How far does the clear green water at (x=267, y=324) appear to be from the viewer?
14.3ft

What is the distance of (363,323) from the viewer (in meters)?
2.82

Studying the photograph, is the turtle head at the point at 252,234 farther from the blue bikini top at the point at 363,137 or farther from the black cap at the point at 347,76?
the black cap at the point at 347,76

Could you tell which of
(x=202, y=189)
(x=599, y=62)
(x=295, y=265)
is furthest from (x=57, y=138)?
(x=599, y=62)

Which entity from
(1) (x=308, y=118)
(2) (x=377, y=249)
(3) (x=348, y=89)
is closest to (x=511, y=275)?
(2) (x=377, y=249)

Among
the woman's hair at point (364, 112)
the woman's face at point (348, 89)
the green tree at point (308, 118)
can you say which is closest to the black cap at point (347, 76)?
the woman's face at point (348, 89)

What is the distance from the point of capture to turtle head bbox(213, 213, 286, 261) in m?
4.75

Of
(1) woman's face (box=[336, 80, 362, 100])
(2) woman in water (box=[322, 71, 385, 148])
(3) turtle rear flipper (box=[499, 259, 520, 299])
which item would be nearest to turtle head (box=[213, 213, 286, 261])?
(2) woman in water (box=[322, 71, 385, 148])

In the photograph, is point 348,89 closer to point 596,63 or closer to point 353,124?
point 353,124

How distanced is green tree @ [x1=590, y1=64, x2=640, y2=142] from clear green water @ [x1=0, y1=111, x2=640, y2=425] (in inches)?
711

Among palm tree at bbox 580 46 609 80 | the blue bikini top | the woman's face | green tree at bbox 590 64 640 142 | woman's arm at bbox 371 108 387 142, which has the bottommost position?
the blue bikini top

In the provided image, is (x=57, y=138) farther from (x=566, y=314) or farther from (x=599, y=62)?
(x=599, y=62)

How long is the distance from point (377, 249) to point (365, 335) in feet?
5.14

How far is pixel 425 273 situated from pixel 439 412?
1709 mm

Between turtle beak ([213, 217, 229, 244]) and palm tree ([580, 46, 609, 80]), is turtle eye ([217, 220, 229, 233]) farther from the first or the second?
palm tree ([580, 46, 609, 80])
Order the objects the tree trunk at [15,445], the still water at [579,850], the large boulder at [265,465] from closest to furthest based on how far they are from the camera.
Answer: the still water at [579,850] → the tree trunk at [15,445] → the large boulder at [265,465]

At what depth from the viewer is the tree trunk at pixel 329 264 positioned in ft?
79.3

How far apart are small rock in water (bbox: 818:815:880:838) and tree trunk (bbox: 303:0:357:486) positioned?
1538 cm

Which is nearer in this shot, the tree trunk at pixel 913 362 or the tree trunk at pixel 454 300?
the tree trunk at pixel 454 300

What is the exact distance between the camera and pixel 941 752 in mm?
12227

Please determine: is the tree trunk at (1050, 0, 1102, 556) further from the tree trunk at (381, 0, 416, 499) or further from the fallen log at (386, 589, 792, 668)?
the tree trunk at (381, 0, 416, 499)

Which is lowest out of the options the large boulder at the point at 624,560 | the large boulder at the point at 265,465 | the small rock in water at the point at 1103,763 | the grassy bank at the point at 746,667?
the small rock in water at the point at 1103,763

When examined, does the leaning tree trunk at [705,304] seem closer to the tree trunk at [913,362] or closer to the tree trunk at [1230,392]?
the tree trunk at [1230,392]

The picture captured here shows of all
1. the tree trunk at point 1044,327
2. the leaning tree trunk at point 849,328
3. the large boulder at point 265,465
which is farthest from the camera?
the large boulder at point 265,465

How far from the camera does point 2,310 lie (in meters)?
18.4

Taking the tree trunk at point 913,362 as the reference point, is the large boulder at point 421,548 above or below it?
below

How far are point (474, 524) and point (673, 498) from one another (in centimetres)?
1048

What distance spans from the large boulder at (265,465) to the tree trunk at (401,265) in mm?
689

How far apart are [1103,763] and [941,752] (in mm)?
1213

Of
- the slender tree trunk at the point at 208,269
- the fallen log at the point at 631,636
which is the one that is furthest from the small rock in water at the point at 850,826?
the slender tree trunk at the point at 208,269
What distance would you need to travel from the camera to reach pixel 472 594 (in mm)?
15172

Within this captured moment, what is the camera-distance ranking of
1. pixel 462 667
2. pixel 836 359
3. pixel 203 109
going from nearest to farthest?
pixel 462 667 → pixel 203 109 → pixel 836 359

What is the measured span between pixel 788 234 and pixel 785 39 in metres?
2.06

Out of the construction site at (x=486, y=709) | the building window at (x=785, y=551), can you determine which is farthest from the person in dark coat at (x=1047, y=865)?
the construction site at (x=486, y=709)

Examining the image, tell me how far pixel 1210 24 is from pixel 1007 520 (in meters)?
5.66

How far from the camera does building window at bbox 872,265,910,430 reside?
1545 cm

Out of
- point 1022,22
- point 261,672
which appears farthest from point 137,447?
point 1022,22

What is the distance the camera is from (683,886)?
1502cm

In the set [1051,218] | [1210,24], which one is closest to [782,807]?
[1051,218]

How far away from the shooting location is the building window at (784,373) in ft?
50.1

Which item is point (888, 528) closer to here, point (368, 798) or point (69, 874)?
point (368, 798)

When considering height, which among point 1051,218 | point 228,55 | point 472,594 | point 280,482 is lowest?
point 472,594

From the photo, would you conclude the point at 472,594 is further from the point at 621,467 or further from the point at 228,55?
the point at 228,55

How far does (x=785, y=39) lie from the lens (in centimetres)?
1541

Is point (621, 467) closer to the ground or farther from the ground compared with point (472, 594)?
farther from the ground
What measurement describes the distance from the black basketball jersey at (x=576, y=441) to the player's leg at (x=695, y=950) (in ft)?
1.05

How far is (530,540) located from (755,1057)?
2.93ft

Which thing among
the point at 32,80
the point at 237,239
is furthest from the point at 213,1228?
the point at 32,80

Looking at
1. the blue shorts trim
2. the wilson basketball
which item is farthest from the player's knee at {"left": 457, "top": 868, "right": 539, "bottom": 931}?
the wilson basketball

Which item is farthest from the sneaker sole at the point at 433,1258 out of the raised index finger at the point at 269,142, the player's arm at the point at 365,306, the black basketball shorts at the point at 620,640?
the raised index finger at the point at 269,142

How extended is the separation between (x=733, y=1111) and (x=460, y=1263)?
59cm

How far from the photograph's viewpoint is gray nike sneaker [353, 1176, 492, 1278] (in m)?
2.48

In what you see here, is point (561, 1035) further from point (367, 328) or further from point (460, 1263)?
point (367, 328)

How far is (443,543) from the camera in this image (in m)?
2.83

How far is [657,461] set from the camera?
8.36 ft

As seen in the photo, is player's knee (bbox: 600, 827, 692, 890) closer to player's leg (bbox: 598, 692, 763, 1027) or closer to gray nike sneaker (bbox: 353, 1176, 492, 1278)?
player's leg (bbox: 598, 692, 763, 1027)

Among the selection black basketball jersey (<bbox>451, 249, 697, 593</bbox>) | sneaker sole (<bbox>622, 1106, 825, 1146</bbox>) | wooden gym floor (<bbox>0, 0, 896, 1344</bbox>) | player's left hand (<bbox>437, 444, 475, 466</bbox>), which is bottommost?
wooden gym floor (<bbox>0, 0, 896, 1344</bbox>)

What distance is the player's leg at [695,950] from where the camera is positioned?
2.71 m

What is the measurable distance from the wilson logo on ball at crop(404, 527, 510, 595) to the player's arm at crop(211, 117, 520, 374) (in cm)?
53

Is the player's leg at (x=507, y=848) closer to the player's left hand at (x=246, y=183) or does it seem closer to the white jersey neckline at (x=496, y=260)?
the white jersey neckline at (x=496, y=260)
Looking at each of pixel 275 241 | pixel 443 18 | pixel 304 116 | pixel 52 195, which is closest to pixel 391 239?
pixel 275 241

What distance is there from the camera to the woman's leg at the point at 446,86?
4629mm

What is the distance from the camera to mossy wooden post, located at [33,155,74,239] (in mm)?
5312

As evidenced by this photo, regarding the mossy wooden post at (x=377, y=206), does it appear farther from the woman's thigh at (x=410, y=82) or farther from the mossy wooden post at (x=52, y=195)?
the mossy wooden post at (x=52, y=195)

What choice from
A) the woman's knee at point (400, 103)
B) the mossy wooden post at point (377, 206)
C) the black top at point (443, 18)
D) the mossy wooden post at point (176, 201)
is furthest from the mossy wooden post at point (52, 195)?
◇ ◇ ◇ ◇ ◇ ◇ ◇
◆ **Work to complete**: From the line holding "What distance is the player's" down to the final line above, quote every line exactly and only those lines.

◆ **Solution to the problem**:
What distance is the player's leg at [695,950] from where the camera is positioned?
2.71 m

What is the measurable distance from the wilson logo on ball at crop(404, 527, 510, 595) to the player's arm at crop(211, 117, 520, 374) (in cm)?
53

Is the player's leg at (x=507, y=848) closer to the player's left hand at (x=246, y=183) or does it seem closer to the white jersey neckline at (x=496, y=260)?
the white jersey neckline at (x=496, y=260)
Looking at each of pixel 275 241 | pixel 443 18 | pixel 304 116 | pixel 52 195, which is closest to pixel 391 239?
pixel 275 241

What distance is there from the camera to the woman's leg at the point at 446,86?
4629mm

What is the distance from the camera to mossy wooden post, located at [33,155,74,239] (in mm)?
5312

As evidenced by this photo, regarding the mossy wooden post at (x=377, y=206), does it appear farther from the woman's thigh at (x=410, y=82) or farther from the mossy wooden post at (x=52, y=195)?
the mossy wooden post at (x=52, y=195)

What choice from
A) the woman's knee at point (400, 103)
B) the mossy wooden post at point (377, 206)
C) the black top at point (443, 18)
D) the mossy wooden post at point (176, 201)
is furthest from the mossy wooden post at point (52, 195)?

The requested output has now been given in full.